Department of Biology, University of Copenhagen, Copenhagen, Denmark.
Blood. 2011 Nov 24;118(22):5891-900. doi: 10.1182/blood-2011-06-358382. Epub 2011 Aug 24.
Cutaneous T-cell lymphomas (CTCLs) are the most frequent primary skin lymphomas. Nevertheless, diagnosis of early disease has proven difficult because of a clinical and histologic resemblance to benign inflammatory skin diseases. To address whether microRNA (miRNA) profiling can discriminate CTCL from benign inflammation, we studied miRNA expression levels in 198 patients with CTCL, peripheral T-cell lymphoma (PTL), and benign skin diseases (psoriasis and dermatitis). Using microarrays, we show that the most induced (miR-326, miR-663b, and miR-711) and repressed (miR-203 and miR-205) miRNAs distinguish CTCL from benign skin diseases with > 90% accuracy in a training set of 90 samples and a test set of 58 blinded samples. These miRNAs also distinguish malignant and benign lesions in an independent set of 50 patients with PTL and skin inflammation and in experimental human xenograft mouse models of psoriasis and CTCL. Quantitative (q)RT-PCR analysis of 103 patients with CTCL and benign skin disorders validates differential expression of 4 of the 5 miRNAs and confirms previous reports on miR-155 in CTCL. A qRT-PCR-based classifier consisting of miR-155, miR-203, and miR-205 distinguishes CTCL from benign disorders with high specificity and sensitivity, and with a classification accuracy of 95%, indicating that miRNAs have a high diagnostic potential in CTCL.

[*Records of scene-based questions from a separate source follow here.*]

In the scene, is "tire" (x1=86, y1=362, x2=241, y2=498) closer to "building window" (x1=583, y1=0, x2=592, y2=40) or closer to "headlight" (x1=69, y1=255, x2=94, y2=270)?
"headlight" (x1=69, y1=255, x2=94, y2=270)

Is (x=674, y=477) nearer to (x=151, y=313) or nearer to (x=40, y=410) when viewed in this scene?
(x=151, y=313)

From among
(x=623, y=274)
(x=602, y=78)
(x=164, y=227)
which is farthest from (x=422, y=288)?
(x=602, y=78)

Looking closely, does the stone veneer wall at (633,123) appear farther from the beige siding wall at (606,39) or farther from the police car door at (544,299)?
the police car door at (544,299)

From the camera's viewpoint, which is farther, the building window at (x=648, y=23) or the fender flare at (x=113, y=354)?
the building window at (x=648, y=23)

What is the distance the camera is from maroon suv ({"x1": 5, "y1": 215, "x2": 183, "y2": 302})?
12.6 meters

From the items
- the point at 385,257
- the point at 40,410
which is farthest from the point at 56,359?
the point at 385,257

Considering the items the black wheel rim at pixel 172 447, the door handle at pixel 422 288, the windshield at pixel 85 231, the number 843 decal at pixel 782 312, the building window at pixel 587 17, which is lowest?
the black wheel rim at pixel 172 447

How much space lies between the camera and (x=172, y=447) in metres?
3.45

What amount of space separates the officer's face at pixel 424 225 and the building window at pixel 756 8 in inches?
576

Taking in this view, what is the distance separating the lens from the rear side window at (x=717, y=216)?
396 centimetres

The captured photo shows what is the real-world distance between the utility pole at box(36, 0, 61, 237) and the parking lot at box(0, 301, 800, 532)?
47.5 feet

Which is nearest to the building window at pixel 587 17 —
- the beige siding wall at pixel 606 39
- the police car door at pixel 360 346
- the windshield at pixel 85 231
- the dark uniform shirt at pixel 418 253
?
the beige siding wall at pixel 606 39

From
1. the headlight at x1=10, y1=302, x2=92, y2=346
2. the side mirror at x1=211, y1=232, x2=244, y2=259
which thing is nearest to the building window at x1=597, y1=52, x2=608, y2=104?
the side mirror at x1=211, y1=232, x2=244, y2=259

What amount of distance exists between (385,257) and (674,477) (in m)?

皮肤 T 细胞淋巴瘤(CTCL)是最常见的原发性皮肤淋巴瘤。然而,由于其临床表现和组织学与良性炎症性皮肤病相似,早期诊断一直很困难。为了确定 microRNA(miRNA)谱是否可以区分 CTCL 与良性炎症,我们研究了 198 例 CTCL、外周 T 细胞淋巴瘤(PTL)和良性皮肤疾病(银屑病和皮炎)患者的 miRNA 表达水平。使用微阵列,我们表明最诱导(miR-326、miR-663b 和 miR-711)和抑制(miR-203 和 miR-205)miRNA 可以区分 CTCL 与良性皮肤疾病,在 90 个样本的训练集和 58 个盲样测试集中具有 >90%的准确性。这些 miRNA 还可以区分 50 例 PTL 和皮肤炎症患者以及银屑病和 CTCL 的实验性人异种移植小鼠模型中的恶性和良性病变。对 103 例 CTCL 和良性皮肤疾病患者的定量(q)RT-PCR 分析验证了 5 个 miRNA 中 4 个的差异表达,并证实了 miR-155 在 CTCL 中的先前报道。由 miR-155、miR-203 和 miR-205 组成的 qRT-PCR 分类器可以区分 CTCL 与良性疾病,具有高特异性和敏感性,分类准确率为 95%,表明 miRNA 在 CTCL 中具有很高的诊断潜力。